BEGIN EXTRACTED INFORMATION

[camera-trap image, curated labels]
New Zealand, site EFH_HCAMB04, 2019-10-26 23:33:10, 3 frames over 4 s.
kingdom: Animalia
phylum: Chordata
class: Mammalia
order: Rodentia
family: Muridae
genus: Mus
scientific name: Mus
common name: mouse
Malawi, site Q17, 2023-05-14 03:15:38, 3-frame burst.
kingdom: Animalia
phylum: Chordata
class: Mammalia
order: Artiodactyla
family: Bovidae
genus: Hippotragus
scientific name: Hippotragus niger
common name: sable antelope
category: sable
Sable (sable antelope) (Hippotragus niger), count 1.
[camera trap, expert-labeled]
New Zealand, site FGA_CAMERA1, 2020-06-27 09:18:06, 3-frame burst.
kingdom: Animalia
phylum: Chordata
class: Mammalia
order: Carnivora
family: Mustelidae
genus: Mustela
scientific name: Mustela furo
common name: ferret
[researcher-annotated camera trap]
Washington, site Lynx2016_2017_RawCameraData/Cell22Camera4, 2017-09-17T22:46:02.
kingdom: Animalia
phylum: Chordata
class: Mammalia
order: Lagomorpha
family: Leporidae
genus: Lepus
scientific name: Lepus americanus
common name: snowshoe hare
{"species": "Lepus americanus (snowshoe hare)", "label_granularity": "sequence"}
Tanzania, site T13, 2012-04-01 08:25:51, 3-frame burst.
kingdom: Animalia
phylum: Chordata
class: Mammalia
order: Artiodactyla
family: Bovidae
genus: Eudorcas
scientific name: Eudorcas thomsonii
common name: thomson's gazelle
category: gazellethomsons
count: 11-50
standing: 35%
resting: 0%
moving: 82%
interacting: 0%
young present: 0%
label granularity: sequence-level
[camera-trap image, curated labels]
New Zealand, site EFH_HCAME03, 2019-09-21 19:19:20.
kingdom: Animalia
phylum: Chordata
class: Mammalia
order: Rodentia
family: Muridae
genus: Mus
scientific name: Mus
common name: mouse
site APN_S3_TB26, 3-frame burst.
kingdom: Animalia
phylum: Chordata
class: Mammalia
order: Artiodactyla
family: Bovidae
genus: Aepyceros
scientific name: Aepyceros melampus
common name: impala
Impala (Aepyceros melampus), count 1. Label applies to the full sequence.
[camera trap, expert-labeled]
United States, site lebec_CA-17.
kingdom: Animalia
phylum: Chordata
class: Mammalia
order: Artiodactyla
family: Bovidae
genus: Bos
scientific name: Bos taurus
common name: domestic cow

END EXTRACTED INFORMATION

● **REQUIRED WORK**
Working through the records, copy each line in which the word "burst" appears.

● **WRITTEN ANSWER**
Malawi, site Q17, 2023-05-14 03:15:38, 3-frame burst.
New Zealand, site FGA_CAMERA1, 2020-06-27 09:18:06, 3-frame burst.
Tanzania, site T13, 2012-04-01 08:25:51, 3-frame burst.
site APN_S3_TB26, 3-frame burst.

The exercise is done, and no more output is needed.